Task directions
Could you reproduce the entries exactly, omitting every picture?

Stored data
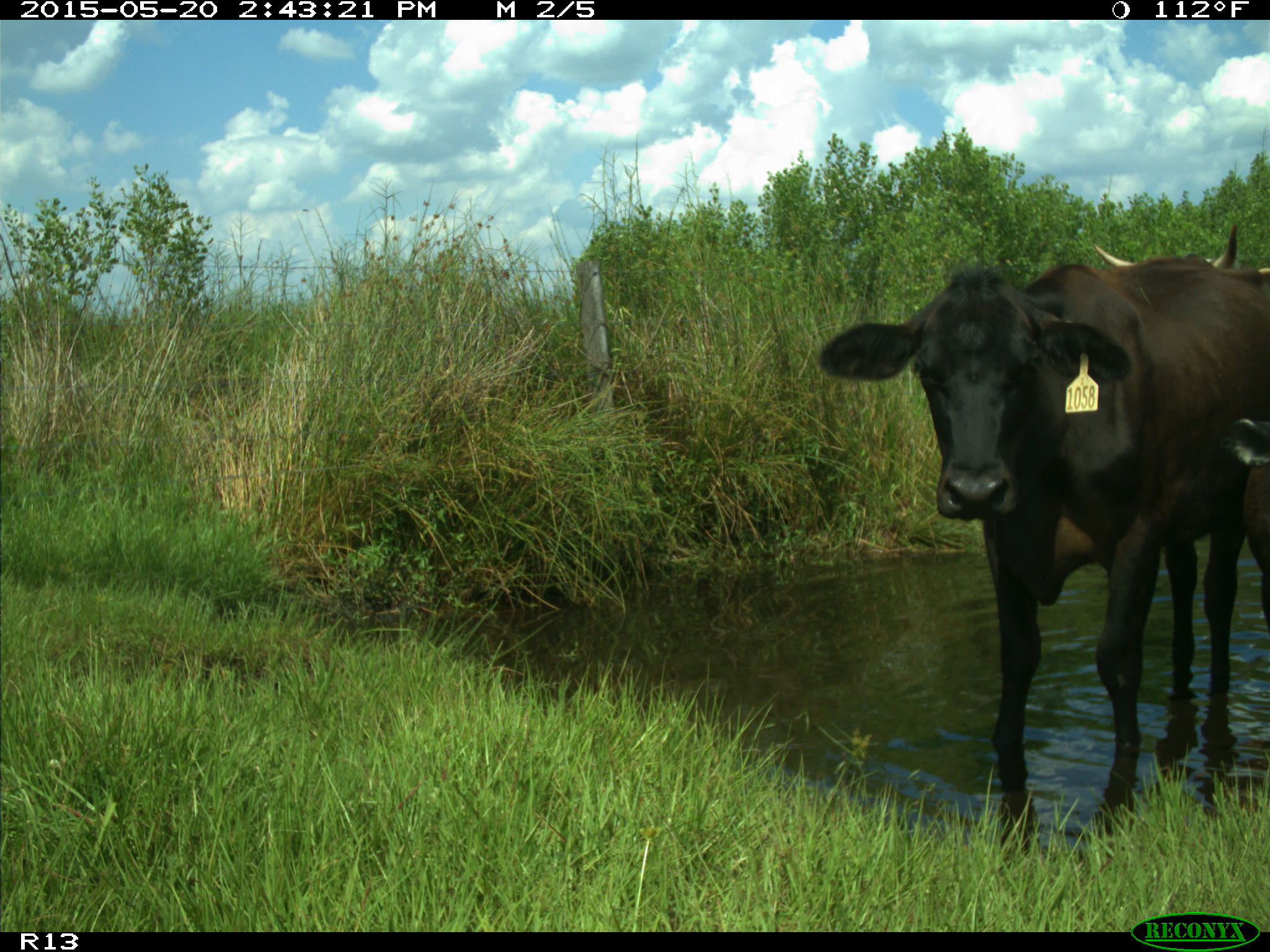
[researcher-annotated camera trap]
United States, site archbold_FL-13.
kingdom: Animalia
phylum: Chordata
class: Mammalia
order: Artiodactyla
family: Bovidae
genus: Bos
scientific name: Bos taurus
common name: domestic cow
Bos taurus (domestic cow).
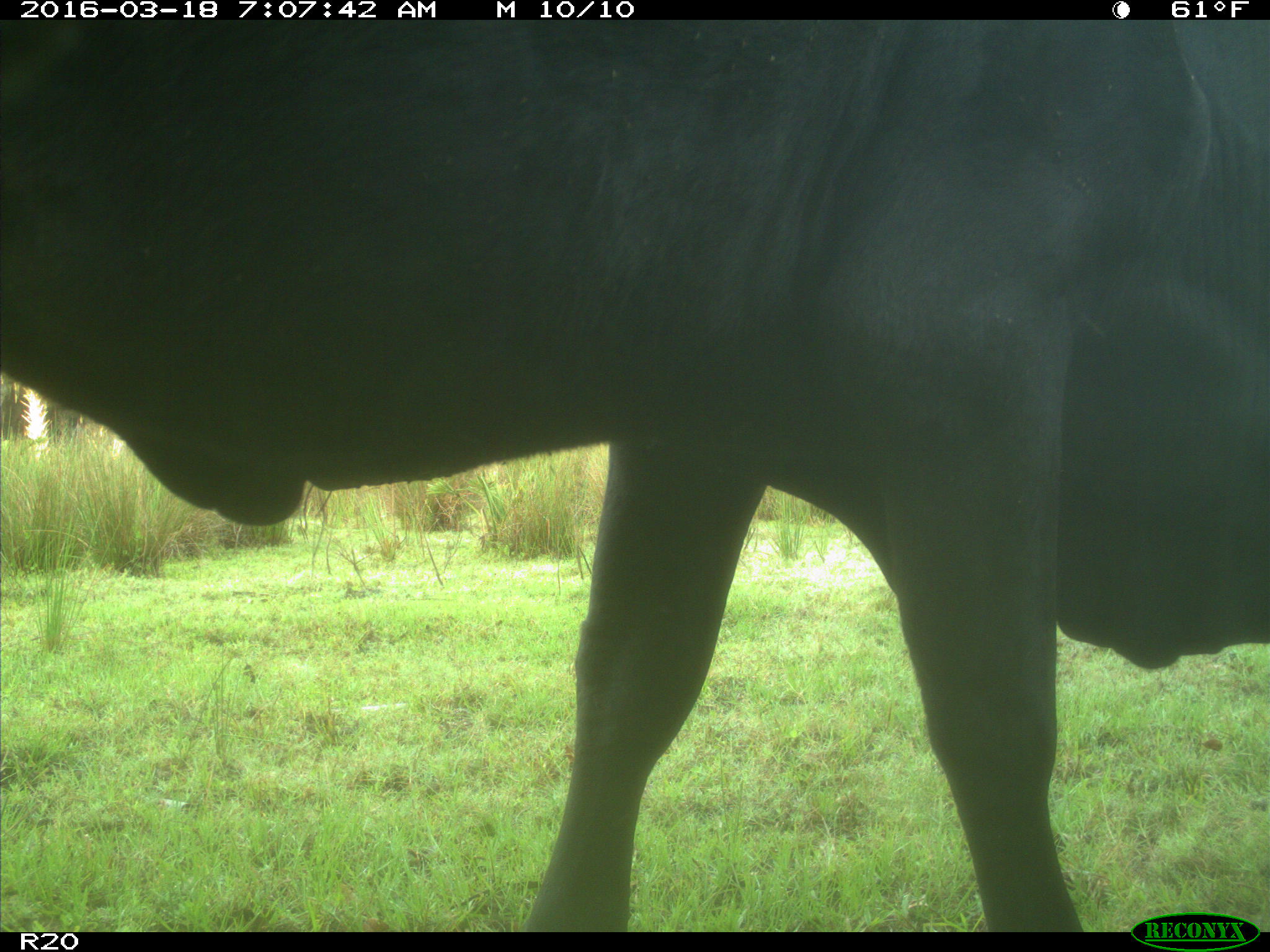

Worked solution
[researcher-annotated camera trap]
United States, site archbold_FL-13.
kingdom: Animalia
phylum: Chordata
class: Mammalia
order: Artiodactyla
family: Bovidae
genus: Bos
scientific name: Bos taurus
common name: domestic cow
Bos taurus (domestic cow).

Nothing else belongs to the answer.